Applausi e quattro standing ovation: il violino di Valentino Alessandrini "strega" lo Sferisterio
Molto più di un semplice concerto, un vero e proprio viaggio nei sentieri dell'emozione e della memoria. Ha registrato un grande successo ieri, domenica 17 maggio, l'esibizione del giovane e talentuoso violinista marchigiano Valentino Alessandrini, protagonista di una serata magica all'interno della suggestiva Gran Sala Cesanelli dello Sferisterio di Macerata. Davanti a un pubblico numerosissimo, lo spettacolo si è trasformato in un dialogo intimo e caloroso tra l'artista e i presenti, guidato con eleganza dalle presentazioni e dalle interviste sul palco curate da Elisa Malavolta.
Lo show è stato scandito da tre macro-momenti musicali, arricchiti visivamente dalle suggestive immagini proiettate sul maxi schermo della sala. Il primo blocco ha visto Alessandrini eseguire cinque sue composizioni originali: brani intensi e profondamente evocativi come “Tell Me Your Story” - introdotto dalla lettura di una poesia -, “Eternal Hope” e “Departure”, che hanno immediatamente rapito la platea.

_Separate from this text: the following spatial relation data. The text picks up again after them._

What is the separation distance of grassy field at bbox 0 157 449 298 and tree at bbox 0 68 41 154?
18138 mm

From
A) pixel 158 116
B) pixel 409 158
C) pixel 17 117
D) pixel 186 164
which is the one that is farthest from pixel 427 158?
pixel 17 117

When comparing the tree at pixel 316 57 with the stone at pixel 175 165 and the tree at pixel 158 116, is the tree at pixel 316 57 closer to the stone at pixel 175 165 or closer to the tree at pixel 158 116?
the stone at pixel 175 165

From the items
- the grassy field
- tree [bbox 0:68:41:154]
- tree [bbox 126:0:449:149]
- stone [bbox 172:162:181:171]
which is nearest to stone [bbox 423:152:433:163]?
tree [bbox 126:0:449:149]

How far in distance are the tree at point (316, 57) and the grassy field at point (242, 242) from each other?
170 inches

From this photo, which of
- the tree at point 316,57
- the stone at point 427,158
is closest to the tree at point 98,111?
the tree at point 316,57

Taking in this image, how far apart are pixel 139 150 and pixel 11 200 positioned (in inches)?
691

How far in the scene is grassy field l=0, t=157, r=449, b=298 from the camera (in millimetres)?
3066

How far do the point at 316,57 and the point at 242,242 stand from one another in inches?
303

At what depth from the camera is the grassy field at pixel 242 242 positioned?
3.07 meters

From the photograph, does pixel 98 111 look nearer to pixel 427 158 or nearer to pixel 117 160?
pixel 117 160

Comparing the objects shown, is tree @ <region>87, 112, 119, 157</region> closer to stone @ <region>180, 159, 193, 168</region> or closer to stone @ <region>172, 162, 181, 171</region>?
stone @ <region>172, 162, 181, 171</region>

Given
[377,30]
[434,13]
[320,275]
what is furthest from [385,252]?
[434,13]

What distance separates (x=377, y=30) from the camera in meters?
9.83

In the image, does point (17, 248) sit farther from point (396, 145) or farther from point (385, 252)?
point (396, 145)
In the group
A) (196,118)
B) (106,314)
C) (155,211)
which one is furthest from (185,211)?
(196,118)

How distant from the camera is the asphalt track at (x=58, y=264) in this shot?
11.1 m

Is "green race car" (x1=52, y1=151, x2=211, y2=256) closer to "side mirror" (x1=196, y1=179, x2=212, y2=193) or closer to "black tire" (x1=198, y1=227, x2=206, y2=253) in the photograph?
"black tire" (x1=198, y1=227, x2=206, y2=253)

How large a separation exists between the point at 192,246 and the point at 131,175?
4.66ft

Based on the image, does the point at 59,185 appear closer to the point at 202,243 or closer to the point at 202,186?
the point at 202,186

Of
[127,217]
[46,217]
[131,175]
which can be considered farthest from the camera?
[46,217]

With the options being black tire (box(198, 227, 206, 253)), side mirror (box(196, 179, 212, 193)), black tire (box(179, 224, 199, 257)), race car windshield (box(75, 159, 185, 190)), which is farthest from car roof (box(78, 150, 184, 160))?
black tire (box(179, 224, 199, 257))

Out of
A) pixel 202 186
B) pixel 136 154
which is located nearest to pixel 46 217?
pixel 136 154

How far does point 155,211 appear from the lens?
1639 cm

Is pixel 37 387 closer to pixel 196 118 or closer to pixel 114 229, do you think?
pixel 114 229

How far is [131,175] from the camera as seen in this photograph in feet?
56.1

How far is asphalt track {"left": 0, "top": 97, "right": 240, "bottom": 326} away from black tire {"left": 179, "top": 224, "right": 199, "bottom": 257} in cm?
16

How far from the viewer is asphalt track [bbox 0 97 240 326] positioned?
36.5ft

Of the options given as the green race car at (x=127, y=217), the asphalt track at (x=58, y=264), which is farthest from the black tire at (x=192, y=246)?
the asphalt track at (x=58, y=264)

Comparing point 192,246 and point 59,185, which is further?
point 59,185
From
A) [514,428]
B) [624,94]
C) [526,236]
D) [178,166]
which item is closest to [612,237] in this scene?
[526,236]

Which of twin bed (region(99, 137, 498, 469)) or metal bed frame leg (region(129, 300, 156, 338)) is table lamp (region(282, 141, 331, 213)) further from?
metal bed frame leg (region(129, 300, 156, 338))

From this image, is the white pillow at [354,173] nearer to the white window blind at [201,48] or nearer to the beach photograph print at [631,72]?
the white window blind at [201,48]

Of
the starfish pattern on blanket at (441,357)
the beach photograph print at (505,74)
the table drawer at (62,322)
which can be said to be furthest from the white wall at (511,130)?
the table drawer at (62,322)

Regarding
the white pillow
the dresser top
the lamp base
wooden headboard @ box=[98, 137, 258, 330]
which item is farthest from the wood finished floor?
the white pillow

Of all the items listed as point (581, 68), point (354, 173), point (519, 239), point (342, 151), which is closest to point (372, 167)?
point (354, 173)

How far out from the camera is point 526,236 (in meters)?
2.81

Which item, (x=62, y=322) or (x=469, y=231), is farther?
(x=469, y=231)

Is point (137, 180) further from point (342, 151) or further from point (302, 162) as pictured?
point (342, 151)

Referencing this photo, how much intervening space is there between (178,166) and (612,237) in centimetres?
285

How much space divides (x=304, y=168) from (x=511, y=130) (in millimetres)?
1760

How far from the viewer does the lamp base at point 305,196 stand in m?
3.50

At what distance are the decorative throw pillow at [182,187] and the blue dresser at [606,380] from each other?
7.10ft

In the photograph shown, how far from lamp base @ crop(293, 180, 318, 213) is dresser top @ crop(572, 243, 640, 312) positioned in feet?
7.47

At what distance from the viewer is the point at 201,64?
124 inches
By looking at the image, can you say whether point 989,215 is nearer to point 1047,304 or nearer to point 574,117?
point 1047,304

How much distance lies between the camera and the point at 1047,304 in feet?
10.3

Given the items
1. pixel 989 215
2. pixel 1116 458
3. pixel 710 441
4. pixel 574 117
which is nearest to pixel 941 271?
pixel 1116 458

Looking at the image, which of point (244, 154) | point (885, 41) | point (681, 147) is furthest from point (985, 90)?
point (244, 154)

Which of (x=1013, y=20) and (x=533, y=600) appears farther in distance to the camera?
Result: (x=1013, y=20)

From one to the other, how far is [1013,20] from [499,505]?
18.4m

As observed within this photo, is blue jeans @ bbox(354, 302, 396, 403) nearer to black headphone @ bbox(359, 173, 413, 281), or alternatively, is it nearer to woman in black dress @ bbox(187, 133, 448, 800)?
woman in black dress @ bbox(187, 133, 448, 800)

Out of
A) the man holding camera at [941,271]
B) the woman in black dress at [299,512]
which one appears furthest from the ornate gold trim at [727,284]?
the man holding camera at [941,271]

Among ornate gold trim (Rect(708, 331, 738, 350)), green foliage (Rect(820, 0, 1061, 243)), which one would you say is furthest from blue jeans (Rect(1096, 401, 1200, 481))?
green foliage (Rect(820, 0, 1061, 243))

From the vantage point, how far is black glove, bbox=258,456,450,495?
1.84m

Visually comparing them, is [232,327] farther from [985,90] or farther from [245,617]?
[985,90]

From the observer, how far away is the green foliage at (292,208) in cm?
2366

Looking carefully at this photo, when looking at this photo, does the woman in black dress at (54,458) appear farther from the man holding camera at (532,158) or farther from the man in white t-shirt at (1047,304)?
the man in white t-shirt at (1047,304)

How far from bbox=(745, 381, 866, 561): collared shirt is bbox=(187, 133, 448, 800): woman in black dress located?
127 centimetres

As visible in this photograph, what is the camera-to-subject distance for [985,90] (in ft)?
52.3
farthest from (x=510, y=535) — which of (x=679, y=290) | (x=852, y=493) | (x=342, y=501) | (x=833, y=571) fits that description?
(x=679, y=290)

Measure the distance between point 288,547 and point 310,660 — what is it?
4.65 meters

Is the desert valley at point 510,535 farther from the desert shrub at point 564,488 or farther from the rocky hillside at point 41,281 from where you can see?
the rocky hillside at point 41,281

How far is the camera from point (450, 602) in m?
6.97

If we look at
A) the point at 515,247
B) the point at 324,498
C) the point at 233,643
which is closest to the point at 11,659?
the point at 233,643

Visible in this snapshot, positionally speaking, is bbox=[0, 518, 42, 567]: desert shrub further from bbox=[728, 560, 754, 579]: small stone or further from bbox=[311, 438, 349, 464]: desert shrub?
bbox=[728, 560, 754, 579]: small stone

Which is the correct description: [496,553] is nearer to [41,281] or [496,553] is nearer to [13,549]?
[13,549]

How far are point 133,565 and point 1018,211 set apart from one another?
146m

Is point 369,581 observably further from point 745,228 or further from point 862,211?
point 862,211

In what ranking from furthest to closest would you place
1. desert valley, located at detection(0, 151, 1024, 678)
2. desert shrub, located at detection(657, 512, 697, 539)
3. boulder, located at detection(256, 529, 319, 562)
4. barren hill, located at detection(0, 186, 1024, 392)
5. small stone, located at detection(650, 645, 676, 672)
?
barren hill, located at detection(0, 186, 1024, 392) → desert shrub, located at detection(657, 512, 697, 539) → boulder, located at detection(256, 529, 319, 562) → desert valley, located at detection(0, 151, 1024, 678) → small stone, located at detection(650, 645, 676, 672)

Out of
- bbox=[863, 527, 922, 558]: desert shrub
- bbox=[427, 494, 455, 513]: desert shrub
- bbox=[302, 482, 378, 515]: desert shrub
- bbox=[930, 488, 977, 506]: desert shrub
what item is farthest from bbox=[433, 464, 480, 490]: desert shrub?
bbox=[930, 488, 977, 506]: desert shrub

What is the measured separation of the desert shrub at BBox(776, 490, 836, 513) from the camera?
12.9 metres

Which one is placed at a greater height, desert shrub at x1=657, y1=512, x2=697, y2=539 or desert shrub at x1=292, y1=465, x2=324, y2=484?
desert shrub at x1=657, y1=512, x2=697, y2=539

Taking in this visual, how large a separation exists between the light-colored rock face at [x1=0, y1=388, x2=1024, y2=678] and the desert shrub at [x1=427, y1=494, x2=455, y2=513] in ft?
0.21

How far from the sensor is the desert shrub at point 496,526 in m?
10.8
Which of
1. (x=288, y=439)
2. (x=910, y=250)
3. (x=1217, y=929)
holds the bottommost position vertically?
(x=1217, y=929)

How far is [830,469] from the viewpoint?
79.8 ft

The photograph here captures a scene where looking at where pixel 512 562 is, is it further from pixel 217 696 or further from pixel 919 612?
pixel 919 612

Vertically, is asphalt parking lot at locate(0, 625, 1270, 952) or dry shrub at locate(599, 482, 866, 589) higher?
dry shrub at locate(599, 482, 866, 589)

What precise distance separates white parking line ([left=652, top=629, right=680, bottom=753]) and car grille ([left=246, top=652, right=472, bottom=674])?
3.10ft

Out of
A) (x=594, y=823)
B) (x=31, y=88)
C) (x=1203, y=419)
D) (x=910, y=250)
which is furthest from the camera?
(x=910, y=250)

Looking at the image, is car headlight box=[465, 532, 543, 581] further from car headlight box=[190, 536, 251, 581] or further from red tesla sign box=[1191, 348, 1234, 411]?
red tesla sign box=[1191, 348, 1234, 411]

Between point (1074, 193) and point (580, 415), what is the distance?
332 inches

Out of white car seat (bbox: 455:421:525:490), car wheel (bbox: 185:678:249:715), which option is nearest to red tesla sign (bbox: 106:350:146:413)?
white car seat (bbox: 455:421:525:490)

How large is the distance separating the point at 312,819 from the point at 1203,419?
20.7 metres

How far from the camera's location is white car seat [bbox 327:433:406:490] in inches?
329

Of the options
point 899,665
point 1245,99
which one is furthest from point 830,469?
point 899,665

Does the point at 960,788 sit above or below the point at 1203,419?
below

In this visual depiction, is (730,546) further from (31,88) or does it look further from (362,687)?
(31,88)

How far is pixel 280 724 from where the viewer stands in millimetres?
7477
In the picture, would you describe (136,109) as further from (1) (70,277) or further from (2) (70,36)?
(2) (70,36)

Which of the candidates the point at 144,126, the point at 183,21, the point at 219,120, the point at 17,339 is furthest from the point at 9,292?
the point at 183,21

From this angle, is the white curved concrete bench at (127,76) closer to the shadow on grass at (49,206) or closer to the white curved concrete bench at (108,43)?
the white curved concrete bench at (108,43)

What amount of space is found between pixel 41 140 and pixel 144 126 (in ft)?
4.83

Al termine delle prime esecuzioni, il musicista si è concessione alle domande della conduttrice e del pubblico, dando vita a un racconto autentico sulle sue origini e sugli esordi del suo percorso. Il secondo blocco ha invece messo in mostra la sua abilità di arrangiatore, con il pubblico che si è lasciato trasportare dalle personalissime reinterpretazioni di pietre miliari firmate da Ludovico Einaudi ed Ennio Morricone. Un segmento che ha offerto il pretesto per approfondire l'attuale presente artistico del violinista, fatto di tournée internazionali, esperienze a bordo delle navi da crociera e prestigiose collaborazioni oltreconfine.
Il momento più sorprendente e dal forte impatto scenico è arrivato nell'ultima parte della serata, quando Alessandrini ha imbracciato un violino elettrico. La svolta contemporanea e l'energia dello strumento hanno letteralmente entusiasmato la Sala Cesanelli, trascinando gli spettatori in un crescendo di vitalità e coinvolgimento. Particolarmente toccante è stata l'intervista finale, in cui il Maestro ha confessato cosa direbbe oggi al sé stesso bambino nel momento in cui prese in mano il violino per la prima volta: un momento di sincera commozione che ha suggellato il legame con la platea.

Il bilancio finale parla di un autentico trionfo: per tutta la durata dell'evento, Alessandrini è stato sommerso da un mare di affetto, culminato in quattro standing ovation e applausi scroscianti. Un successo totale che ha spinto molti dei presenti a chiedere a gran voce di poter rivedere presto il violinista marchigiano all'opera in altri luoghi simbolo della città di Macerata.